Inspire my soul with the wonderful grace
Of thy minstrelsy!

When I wake, light my world
With thy gorgeous beams;
When I sleep, to my spirit

Call up thy bright dreams!

Beautiful vision! be ever near,
Guide my soul through earth,

And bear me on through this Life's small sphere
To the Heav'n of my birth!
While I live, let me bask

In the beam of thine eye;
When I turn to the grave,

In thy smile let me die!

How brief was the delusion-for it was a delusion-nothing morelet the following passage, written on reading the above lines five years afterwards, declare:

My early strain! years, years, long years have pass'd-
Years that have much and strangely altered me-

Since o'er thy boyish rhymes I linger'd last,

And deem'd the rude attempt was Poesy;

And with those years have fled—great Heav'n how fast !—

My youth's bright dreams, and in their place I see

Reality-how stern-how cold! Oh, Truth!

Why dost thou open the blind eyes of Youth?

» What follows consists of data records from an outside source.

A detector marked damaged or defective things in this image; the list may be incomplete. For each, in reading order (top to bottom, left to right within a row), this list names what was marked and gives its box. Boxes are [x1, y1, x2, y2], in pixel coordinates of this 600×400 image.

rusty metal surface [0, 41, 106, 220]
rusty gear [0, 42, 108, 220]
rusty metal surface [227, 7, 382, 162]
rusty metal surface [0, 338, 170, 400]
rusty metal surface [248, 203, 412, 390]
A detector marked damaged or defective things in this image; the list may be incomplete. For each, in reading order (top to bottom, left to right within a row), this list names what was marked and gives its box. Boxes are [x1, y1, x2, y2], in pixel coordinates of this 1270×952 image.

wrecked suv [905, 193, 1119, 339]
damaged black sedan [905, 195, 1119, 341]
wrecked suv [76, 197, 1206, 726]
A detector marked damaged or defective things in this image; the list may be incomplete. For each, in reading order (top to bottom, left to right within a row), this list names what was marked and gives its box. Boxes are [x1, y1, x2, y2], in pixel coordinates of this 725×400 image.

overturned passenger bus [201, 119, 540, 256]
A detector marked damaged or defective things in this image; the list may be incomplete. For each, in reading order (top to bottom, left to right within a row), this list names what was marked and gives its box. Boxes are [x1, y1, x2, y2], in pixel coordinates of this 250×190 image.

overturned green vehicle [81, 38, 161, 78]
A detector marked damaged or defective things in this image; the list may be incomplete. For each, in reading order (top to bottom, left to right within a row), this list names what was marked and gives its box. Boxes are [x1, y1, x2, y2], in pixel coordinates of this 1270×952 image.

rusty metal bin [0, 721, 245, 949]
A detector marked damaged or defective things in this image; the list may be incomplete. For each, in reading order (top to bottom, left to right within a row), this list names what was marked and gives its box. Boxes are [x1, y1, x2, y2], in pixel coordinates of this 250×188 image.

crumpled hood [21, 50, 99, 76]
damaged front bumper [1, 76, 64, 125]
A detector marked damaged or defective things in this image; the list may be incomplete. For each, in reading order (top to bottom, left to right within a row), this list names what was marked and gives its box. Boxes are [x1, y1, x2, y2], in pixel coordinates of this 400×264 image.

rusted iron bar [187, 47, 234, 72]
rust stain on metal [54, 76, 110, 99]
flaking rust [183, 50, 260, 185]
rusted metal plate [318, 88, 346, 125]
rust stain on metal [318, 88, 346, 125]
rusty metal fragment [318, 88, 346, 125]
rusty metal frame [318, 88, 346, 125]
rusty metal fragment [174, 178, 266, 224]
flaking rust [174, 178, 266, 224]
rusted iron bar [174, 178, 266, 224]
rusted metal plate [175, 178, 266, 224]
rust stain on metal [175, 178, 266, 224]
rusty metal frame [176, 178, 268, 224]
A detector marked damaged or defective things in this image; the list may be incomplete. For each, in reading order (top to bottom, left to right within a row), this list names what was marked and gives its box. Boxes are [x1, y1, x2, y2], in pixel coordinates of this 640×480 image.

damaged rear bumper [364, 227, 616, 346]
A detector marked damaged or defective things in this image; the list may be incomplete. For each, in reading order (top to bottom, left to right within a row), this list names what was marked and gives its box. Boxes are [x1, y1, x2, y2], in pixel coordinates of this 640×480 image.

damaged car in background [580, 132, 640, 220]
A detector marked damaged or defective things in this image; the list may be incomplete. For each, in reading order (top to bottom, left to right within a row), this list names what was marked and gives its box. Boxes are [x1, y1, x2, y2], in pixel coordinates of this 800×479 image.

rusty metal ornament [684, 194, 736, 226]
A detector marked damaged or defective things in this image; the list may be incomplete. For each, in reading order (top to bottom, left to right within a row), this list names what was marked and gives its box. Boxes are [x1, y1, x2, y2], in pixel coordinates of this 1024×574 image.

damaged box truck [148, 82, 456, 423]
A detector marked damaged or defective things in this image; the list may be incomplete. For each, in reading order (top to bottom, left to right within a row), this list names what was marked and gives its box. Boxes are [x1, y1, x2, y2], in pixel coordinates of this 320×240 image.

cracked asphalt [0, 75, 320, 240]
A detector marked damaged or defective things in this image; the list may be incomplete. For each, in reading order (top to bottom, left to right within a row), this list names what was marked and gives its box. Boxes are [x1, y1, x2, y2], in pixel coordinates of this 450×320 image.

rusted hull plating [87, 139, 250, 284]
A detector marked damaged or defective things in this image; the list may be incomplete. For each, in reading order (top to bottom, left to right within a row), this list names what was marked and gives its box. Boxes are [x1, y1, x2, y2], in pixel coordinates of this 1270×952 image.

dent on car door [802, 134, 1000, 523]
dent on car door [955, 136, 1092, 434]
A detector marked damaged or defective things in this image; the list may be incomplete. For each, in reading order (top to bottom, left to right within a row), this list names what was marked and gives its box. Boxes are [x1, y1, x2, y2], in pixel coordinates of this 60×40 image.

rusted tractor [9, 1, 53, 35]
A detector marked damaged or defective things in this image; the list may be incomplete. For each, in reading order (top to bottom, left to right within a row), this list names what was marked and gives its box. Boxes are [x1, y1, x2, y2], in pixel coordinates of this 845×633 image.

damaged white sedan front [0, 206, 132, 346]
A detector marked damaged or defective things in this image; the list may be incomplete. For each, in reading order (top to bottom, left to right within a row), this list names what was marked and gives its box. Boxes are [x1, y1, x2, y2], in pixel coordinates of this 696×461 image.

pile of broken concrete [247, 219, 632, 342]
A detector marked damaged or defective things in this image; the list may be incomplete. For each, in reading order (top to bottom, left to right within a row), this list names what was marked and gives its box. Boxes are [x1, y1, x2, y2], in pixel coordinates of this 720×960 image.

Why not permit the day dreams of the boy
To stay and gild his manhood? Why dispel
The fairy visions, the ecstatic joy,

Of young Life's thronging dreams?

Oh! Is it well

With thy stern voice, Illusion to destroy,

And wake him to the True? But I must quell
This spirit in me. FATHER, GOD, and FRIEND!

I lean on Thee, and trust Thee to the end.

And now that I have dared to look back so far into the Past, there are other records that I would fain drag from their hiding-places in my Note-Book. Here are some bitter lines written on the day that completed my nineteenth year-when I felt that the boy died and that the man began to live:

To day I leave my teens ;

Ah me! the thought is pain.—

For Boyhood's joyful scenes

With them take wing-and ne'er will come again!

The all-exciting game,—

The thoughtlessness of mind,

The guileless thirst for fame,—

Depart and leave no recompense behind!

The innocence of Youth,—

The sunshine of its hours,-

The thought that all was truth,

Where are they? Vanished, like the Spring's first flowers.

And lo! I see instead

Cares manifold and great,

My boyhood's joys all dead,

And in their place the dreaded glance of Fate:

Dark dusky shades rise o'er

My fearful spirit now,——

Young Joy appears no more,

But TIME must plough his furrows on my brow :

And nearer to the tomb

Each moment brings me on

I pause!Avaunt this gloom!

Death is a thought I cannot dwell upon.

I soon felt the clouds I feared. Here are the words of one of my

early fits of gloom :

I know not why-but latterly my mind

Hath yielded up itself to Melancholy;

Leaving for those who ought to have a share
Of my poor heart,-but little of its love.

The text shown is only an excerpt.